--- PROVIDED DATA ---

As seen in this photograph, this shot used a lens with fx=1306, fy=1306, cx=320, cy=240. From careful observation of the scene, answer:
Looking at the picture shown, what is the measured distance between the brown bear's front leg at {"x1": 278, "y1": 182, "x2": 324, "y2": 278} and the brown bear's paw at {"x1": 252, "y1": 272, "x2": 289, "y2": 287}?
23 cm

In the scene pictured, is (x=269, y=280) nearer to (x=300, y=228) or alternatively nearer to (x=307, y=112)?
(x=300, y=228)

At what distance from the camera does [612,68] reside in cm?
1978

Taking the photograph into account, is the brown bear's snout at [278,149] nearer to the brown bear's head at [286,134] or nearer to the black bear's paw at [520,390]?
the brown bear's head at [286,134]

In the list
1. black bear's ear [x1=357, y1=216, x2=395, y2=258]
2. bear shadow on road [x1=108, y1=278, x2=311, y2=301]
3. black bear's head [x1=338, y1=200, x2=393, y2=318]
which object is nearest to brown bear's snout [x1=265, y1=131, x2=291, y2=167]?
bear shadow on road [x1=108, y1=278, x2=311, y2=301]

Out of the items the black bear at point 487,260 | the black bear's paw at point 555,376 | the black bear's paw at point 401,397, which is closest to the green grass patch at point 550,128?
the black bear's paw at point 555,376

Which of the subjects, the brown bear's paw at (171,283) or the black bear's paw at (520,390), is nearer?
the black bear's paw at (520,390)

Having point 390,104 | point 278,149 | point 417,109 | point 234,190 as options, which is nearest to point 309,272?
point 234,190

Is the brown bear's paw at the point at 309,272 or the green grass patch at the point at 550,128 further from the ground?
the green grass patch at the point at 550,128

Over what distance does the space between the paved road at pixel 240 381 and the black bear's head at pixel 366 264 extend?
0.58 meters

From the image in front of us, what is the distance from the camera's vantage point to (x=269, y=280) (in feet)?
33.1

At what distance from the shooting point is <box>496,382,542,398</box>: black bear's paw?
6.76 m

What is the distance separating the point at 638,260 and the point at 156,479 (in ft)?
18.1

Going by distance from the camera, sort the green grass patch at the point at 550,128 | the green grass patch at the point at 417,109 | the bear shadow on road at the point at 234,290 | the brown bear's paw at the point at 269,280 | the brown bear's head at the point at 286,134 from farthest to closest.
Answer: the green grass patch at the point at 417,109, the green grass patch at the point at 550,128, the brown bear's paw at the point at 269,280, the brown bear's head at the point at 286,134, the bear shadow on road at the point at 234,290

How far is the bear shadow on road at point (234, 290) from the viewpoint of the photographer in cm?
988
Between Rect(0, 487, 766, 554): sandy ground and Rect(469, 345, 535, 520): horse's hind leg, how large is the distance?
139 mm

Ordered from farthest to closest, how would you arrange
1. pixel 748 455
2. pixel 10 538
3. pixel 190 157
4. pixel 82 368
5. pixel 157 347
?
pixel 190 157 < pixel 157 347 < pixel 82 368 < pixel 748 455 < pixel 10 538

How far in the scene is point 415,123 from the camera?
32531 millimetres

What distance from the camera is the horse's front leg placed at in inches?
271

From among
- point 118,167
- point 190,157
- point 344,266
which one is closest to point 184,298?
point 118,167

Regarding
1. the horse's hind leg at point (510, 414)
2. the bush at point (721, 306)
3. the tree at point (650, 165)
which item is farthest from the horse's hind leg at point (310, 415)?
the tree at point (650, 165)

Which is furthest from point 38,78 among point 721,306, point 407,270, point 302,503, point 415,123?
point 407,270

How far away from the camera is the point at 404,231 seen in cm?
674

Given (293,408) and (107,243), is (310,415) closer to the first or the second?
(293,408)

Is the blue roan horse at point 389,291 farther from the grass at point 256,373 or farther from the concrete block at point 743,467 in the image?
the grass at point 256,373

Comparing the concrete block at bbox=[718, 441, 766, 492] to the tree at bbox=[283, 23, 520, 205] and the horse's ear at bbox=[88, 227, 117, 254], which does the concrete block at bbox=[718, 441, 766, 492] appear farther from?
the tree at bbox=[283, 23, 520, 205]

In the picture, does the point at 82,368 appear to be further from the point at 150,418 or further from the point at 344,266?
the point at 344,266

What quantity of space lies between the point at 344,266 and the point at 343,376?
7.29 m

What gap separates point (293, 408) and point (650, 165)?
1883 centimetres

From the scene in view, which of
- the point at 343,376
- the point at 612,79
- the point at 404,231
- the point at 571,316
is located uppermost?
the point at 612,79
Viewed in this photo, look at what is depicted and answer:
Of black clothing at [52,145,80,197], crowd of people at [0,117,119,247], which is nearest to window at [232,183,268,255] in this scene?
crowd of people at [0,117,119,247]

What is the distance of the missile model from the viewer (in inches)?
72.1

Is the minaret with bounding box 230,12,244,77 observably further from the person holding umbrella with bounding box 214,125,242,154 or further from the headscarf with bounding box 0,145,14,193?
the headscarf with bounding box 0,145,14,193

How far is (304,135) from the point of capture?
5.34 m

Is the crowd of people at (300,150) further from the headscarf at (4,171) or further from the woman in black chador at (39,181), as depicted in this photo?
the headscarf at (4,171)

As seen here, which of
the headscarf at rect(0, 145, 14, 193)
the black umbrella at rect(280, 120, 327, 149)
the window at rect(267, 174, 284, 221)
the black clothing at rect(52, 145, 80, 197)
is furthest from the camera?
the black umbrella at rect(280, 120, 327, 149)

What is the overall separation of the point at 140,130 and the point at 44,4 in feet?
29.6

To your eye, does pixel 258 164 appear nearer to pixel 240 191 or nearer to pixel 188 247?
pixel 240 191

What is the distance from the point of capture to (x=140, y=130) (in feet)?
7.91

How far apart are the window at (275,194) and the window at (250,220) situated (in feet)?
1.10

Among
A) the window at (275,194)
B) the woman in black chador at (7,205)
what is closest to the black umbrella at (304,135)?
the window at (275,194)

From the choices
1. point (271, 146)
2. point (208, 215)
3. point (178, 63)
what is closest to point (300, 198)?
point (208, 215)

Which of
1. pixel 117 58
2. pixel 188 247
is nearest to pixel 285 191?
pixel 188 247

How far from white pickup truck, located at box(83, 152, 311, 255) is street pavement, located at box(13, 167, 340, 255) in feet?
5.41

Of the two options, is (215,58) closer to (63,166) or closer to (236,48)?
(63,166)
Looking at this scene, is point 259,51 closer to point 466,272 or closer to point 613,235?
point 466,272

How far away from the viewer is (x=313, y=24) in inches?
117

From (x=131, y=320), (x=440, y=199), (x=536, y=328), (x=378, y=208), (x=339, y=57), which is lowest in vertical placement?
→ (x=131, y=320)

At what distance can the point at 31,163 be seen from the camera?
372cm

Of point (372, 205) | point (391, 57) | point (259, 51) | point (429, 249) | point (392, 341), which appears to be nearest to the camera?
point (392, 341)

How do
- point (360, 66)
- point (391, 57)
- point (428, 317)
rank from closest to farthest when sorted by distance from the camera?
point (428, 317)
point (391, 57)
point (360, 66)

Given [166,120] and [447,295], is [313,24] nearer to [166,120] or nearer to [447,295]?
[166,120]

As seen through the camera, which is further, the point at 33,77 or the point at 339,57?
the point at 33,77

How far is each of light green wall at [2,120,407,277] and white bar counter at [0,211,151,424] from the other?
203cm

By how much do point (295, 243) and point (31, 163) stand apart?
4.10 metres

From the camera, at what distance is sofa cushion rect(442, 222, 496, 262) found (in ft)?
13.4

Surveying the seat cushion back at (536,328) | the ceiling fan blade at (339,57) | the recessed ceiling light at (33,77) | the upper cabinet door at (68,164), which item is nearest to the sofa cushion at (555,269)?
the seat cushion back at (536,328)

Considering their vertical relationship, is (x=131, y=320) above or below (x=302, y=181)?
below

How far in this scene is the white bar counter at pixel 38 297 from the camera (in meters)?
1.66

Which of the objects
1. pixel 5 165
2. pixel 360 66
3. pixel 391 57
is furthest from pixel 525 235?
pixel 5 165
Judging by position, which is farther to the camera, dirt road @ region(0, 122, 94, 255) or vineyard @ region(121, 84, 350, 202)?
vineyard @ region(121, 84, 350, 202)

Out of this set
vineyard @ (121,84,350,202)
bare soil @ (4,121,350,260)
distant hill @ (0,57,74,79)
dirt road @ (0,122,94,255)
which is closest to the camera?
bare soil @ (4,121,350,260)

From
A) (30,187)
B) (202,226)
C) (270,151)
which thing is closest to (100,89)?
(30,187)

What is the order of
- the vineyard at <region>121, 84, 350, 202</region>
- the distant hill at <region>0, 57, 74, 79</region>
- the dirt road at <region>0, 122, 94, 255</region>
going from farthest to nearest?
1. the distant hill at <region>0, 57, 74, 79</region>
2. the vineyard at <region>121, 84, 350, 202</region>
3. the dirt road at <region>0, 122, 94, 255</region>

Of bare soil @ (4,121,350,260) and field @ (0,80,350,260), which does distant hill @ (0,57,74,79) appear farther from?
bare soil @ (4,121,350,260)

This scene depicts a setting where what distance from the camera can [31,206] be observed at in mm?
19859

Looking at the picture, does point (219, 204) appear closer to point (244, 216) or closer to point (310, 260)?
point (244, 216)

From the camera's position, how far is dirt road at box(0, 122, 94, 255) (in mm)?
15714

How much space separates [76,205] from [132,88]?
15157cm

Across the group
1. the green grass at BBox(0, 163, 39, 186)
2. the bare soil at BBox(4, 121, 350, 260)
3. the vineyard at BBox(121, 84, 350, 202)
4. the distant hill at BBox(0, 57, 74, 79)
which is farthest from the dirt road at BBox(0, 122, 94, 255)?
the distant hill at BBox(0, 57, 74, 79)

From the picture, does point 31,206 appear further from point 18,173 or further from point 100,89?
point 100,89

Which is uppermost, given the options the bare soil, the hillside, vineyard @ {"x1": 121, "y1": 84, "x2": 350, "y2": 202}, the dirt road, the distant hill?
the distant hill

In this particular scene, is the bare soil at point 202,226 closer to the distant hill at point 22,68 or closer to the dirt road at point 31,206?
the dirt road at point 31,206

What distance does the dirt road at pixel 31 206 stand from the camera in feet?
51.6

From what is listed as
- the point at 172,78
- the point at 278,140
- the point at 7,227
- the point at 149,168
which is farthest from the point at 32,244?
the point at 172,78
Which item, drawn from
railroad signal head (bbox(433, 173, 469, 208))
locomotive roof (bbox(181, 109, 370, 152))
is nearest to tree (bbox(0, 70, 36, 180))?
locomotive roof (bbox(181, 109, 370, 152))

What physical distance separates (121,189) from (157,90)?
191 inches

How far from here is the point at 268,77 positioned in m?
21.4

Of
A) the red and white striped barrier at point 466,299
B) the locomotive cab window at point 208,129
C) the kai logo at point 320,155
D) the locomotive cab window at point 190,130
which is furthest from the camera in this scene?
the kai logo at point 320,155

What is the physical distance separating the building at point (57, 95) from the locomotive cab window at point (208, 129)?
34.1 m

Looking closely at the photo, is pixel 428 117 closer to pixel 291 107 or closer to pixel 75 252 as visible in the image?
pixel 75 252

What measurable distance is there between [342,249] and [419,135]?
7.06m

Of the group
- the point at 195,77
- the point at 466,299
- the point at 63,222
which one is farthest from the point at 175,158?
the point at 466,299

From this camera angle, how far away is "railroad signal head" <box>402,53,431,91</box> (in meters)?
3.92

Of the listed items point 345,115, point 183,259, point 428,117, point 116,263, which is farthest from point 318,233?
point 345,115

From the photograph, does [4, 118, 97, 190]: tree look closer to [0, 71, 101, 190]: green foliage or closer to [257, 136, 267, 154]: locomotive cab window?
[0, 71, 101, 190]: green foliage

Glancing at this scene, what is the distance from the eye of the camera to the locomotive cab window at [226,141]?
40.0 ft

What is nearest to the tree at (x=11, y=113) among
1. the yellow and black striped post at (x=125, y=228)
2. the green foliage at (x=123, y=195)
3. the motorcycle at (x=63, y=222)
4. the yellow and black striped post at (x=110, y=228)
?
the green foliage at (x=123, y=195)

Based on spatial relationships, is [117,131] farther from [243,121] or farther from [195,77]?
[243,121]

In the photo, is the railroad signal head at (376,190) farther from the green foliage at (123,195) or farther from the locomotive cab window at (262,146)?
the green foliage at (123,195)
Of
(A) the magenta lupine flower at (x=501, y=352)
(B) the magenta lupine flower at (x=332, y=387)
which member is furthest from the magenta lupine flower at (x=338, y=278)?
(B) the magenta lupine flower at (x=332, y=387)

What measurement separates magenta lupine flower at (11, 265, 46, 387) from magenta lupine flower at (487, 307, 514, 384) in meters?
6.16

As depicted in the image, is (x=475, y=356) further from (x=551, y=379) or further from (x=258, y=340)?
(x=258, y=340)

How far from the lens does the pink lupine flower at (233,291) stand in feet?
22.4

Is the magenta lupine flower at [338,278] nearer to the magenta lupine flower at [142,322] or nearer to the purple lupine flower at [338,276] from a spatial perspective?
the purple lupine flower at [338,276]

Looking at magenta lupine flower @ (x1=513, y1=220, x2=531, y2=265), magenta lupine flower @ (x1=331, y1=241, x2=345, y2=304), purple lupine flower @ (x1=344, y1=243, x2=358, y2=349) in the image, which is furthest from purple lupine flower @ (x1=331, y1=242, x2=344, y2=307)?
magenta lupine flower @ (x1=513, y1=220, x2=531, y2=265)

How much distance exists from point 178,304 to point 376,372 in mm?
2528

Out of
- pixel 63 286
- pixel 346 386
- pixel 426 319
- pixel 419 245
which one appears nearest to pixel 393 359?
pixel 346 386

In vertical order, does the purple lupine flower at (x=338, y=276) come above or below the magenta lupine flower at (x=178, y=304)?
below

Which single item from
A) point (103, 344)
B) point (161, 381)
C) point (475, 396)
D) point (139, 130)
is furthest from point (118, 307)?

---

# [TASK STATEMENT]
Repeat, exactly and only, the lines above from the one containing "How much distance" through the end of the material.

# [ANSWER TO THIS TASK]
How much distance exists from point 178,304 to point 376,372 in mm?
2528

Out of
- pixel 63 286
- pixel 346 386
- pixel 426 319
- pixel 419 245
which one appears nearest to pixel 393 359?
pixel 346 386

In vertical order, does the purple lupine flower at (x=338, y=276) come above or below the magenta lupine flower at (x=178, y=304)?
below

Which single item from
A) point (103, 344)
B) point (161, 381)
C) point (475, 396)
D) point (139, 130)
is furthest from point (118, 307)?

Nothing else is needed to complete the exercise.